Il appartient à la partie qui entend se prévaloir de ces dispositions de rapporter la preuve de ce que les conditions cumulatives qu’elles prévoient sont satisfaites. Si l’une fait défaut, la demande doit être, suivant les hypothèses, déclarée irrecevable ou rejetée.
Il apparaît que M.[G] n’a pas fait valoir d’observations sur l’exécution provisoire lors de sa comparution en première instance devant le juge des contentieux de la protection.

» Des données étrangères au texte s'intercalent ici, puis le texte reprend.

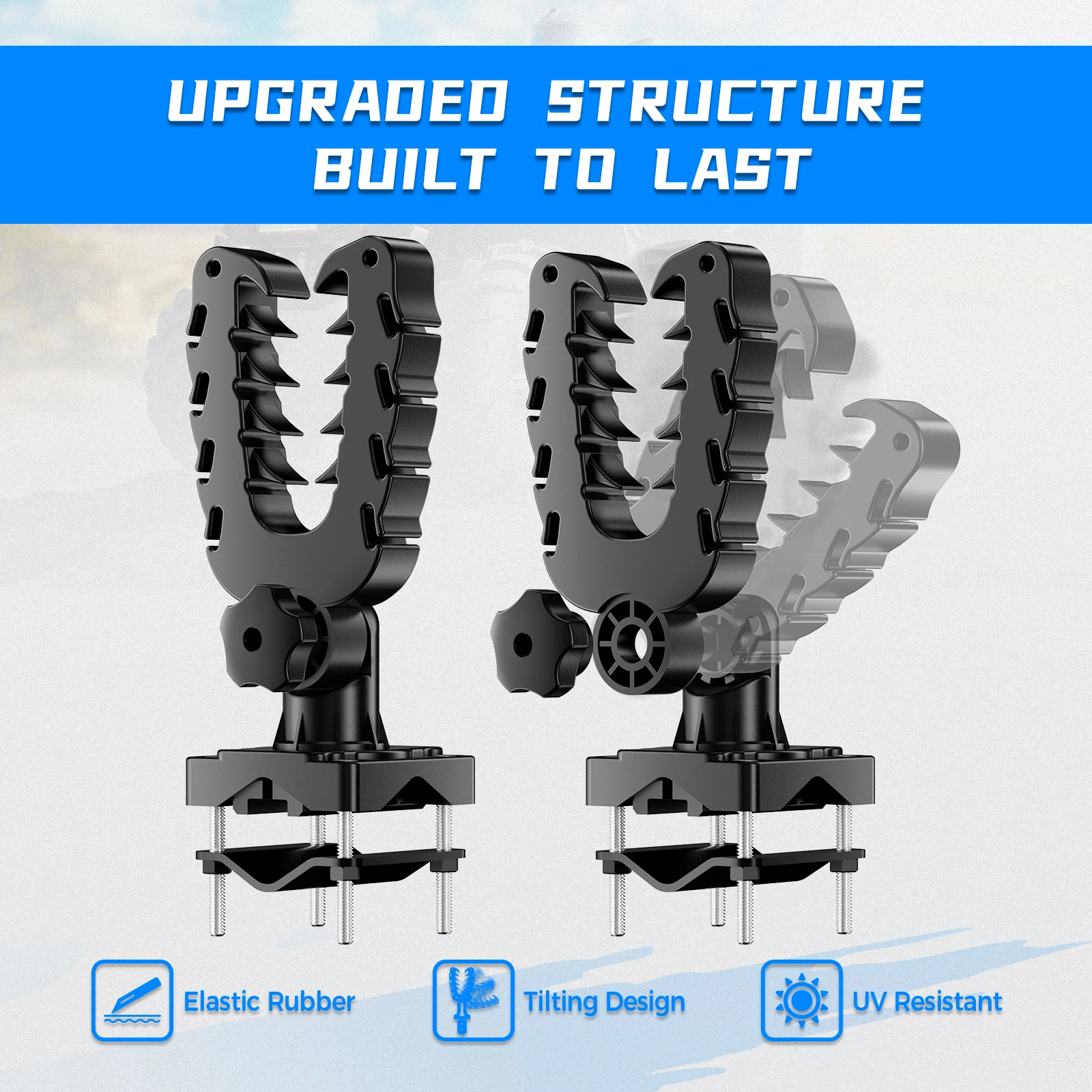 KEMIMOTO Tool Holder for ATV Hunting Gun Bow Rack with Rubber Grips for ATV Treestand Scooter for Sportsman Outlander CForce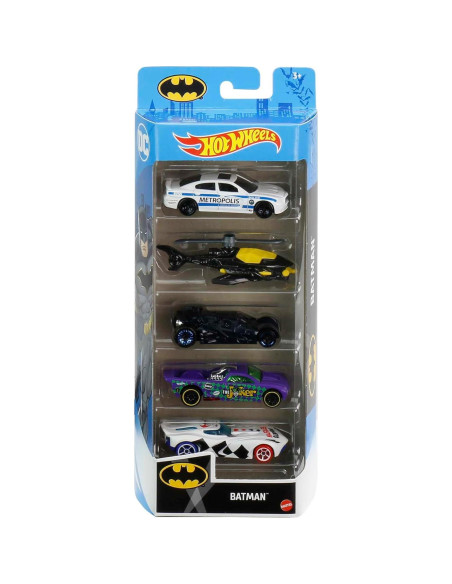 Juego de 5 vehículos de juguete Hot Wheels Batman 1:64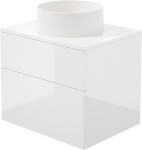 DEANTE - Prizma bílá koupelnová skříňka, s granitovým umyvadlem - 360 mm; SD6B6SAU4S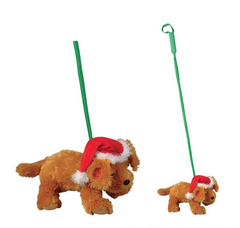 11" CHRISTMAS PET DOG W/LEASH LLB Plush Toys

Il ne justifie par ailleurs d’aucune conséquence manifestement excessive révélée postérieurement au jugement rendu, se bornant à faire valoir le risque d’être expulsé, dont il avait connaissance depuis l’assignation délivrée par les époux [R] le 19 novembre 2022. Ce risque ne peut donc être considéré comme une conséquence manifestement excessive révélée postérieurement à la décision de première instance, de sorte que sa demande d’arrêt d’exécution provisoire du jugement déféré doit donc être déclarée irrecevable.
PAR CES MOTIFS :
Statuant par ordonnance rendue contradictoirement :
Vu l’article 514-3 du code de procédure civile':
Déclarons irrecevable la demande d’arrêt de l’exécution provisoire dont est assortie la décision rendue le 31 janvier 2023 par le juge des contentieux de la protection du tribunal judiciaire de Vannes';
Condamnons M.[G] aux dépens.
Le condamnons à payer à M. [R] et Mme [I], épouse [R] une somme de 900'euros sur le fondement des dispositions de l’article 700 du code de procédure civile.